Abstract

A Hessian update is described that preserves sparsity and positive definiteness and satisfies a minimal change property. The update reduces to the BFGS update in the dense case and generalises a recent result in [SIAM J. Nnmer. Anal., 26 (1989), pp. 727–739] relating to the Byrd and Nocedal measure function. A surprising outcome is that a sparsity projection of the inverse Hessian plays a major role. It is shown that the Hessian itself can be recovered from this information under mild assumptions. The update is computed by solving a concave programming problem derived by using the Wolfe dual.
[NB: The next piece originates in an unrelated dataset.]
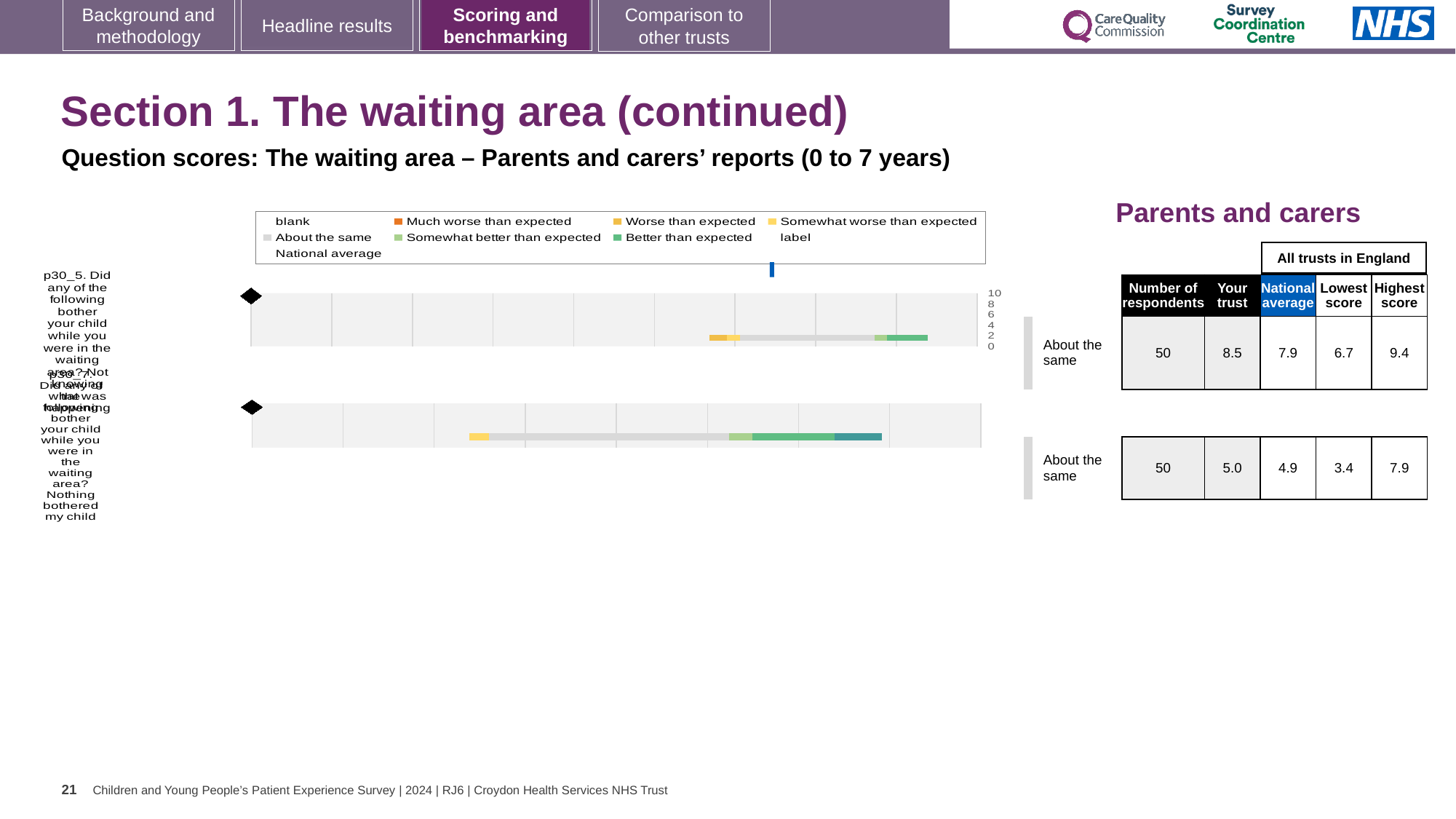
What kind of chart is used to show the question scores on this slide? bar chart What is the maximum value shown on the chart's score axis? 10 In the table beside the chart, what is the national average score for question p30_7? 4.9 How many respondents answered question p30_5 according to the table beside the chart? 50 How many survey questions (rows) are plotted in the chart? 2 For question p30_5, which is larger: the 'Your trust' score or the national average? Your trust What benchmark category is given for both questions next to the chart? About the same For question p30_5, what is the difference between the 'Your trust' score and the national average in the table beside the chart? 0.6 In the table beside the chart, what is the highest score among all trusts in England for question p30_5? 9.4 In the table beside the chart, what is the lowest score among all trusts in England for question p30_7? 3.4 In the table beside the chart, what is the 'Your trust' score for question p30_5? 8.5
The Hessian of the dual is important and plays a similar role to the matrix Q that arises in the sparse PSB update of Toint [Math. Comp., 31 (1977), pp. 954–961]. This matrix is shown to satisfy the same structural and definiteness conditions as Toint's matrix. The update has been implemented for tridiagonal systems and some numerical experiments are described. These experiments indicate that there is potential for a significant reduction in the number of quasi-Newton iterations, but that more development is needed to obtain an efficient implementation. Solution of the variational problem by primal methods is also discussed and provides an interesting application of generalized elimination. The possibility of instability and nonexistence of a positive definite update raised by Sorensen [Math. Programming Study, 18 (1982), pp. 135–159] is still a difficulty and some remedies are discussed.